--- Begin EXCERPT ---
Panning for Gold – Elton John – Tumbleweed Connection

Before he became the modern equivalent of Liberace and creator of Disney Soundtracks (1994’s The Lion King with Tim Rice) Sir Elton John (Reginald Dwight to his mum) was the reigning king of 70’s adult pop. Odds were if you tuned into an FM rock or pop station  (often they were the same station as genre segmentation was less rigid back then) within 5 minutes you’d hear one of his omnipresent truckload of singles.

Riding a wave of success his self-titled album (Elton John) had brought him Elton, and his writing partner and primary lyricist Bernie Taupin, released Tumbleweed Connection in October 1970. Though neither Elton or Taupin had ever been to America many listeners believed that the album reflected thier travels there but was in reality a convincing work of Taupin‘s fascination with the American old west. Taupin was inspired by hearing The Band’s Music from Big Pink, Bob Dylan’s John Wesley Harding, and The Grateful Dead’s American Beauty and Workingman’s Dead, as well as numerous country songs such as Marty Robbins’ classic  El Paso (the song Taupin claims made him want to write songs) to create a somewhat thematically unified take on his own idea of the mythical American west. The sepia tinted album cover says it all. A picture of John on the front, and Taupin on the back, kicking back on an old western town’s boardwalk.
--- End EXCERPT ---
== WORK INSTRUCTIONS ==
Pick up the piece on Elton John's Tumbleweed Connection after its last sentence and carry it forward. The entries play no part in what is asked here.
--- Begin STORED ROWS ---
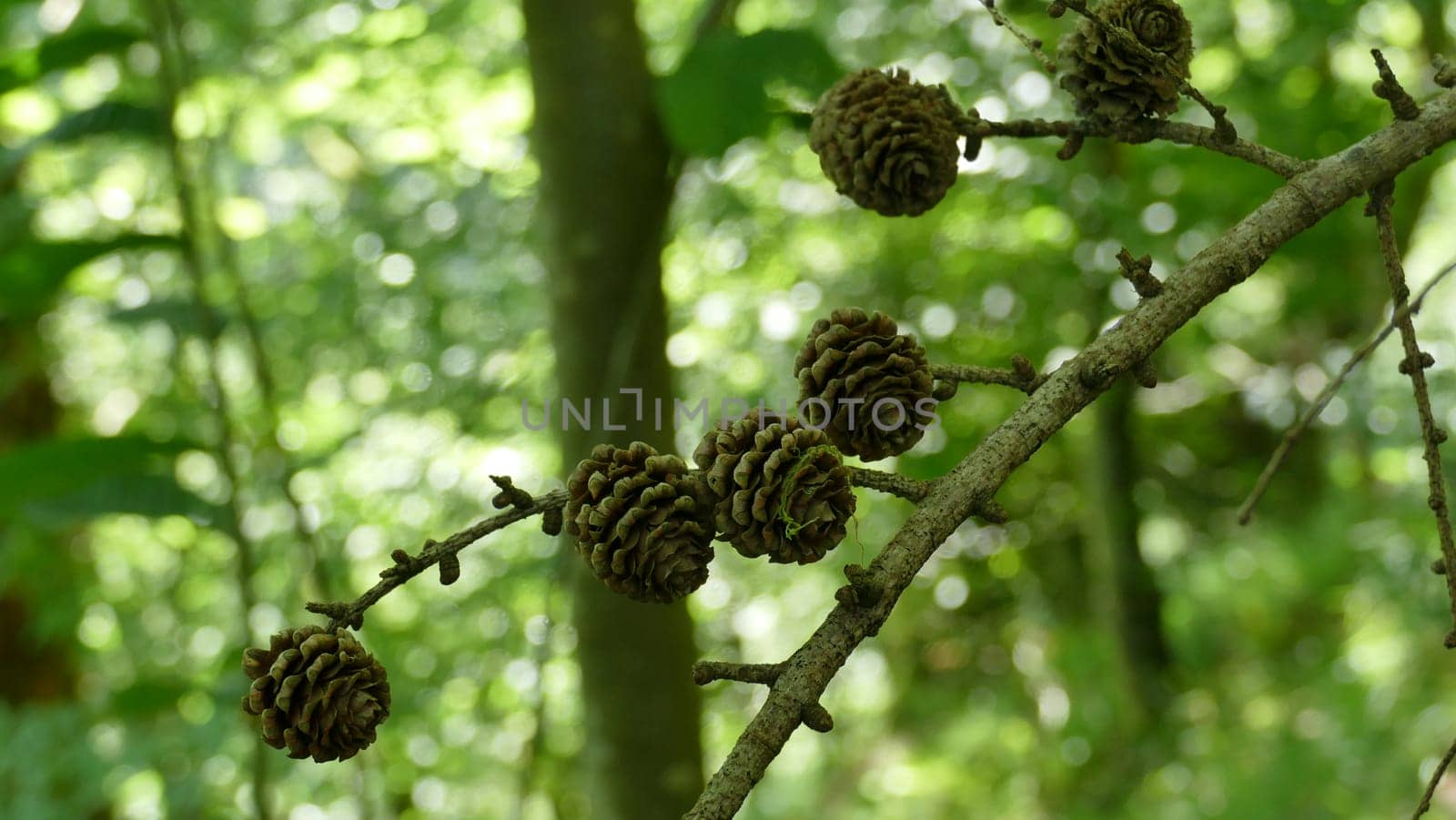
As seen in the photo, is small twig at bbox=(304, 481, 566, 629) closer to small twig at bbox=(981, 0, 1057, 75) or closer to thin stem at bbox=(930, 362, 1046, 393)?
--- End STORED ROWS ---
--- Begin STORED ROWS ---
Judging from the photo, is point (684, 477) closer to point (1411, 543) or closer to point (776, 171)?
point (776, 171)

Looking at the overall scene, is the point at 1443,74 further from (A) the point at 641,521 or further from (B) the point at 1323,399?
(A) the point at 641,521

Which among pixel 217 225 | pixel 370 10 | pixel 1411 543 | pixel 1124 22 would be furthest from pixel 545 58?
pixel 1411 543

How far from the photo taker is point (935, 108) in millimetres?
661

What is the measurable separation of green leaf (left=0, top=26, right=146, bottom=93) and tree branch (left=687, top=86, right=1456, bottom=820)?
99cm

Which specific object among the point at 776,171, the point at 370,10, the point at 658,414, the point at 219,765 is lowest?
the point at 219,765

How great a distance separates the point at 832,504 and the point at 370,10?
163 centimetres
--- End STORED ROWS ---
== REPLY TO THE EXERCISE ==
Tumbleweed Connection
was the first time a road band had been used in the studio, making it more the Elton John band rather than just Elton on his own, and the bigger sound comes to life immediately on the blues-rock opener Ballad of a well-known Gun, the story of a gunslinger reaching the end of the road (though I prefer the more country-rock version found on disc 2 of the Legacy edition of TC) and My Father’s Gun a moody study on a Southern son’s legacy of avenging his father’s Civil War death that builds to a dramatic finale’. Both songs feature the soaring backing vocals of Madeline Bell, Tony Burrows and blue-eyed soul diva Dusty Springfield.

Country Comfort is a bustling tune about John and Taupin’s love for the countryside complete with pedal steel, harmonica and fiddle. John re-released the song in 2001 as part of the ‘Earl Scruggs and Friends’ album released by Earl Scruggs. Earl Scruggs played banjo on the song. The song was also covered by Rod Stewart and Juice Newton.

Son of Your Father is a blues-country rouser featuring a rare appearance by UK folk duo Sue and Sunny. Where to now St. Peter? is a pleasant if somewhat goofily-psychedelic tune that seems oddly out of place on this except the narrative seems to be about a man lost in the world and struggling for direction, so I guess it sort of fits. Love Song is the only non-John/Taupin penned tune on the album. Leslie Duncan wrote and performs acoustic guitar and background vocals on this melancholy beauty.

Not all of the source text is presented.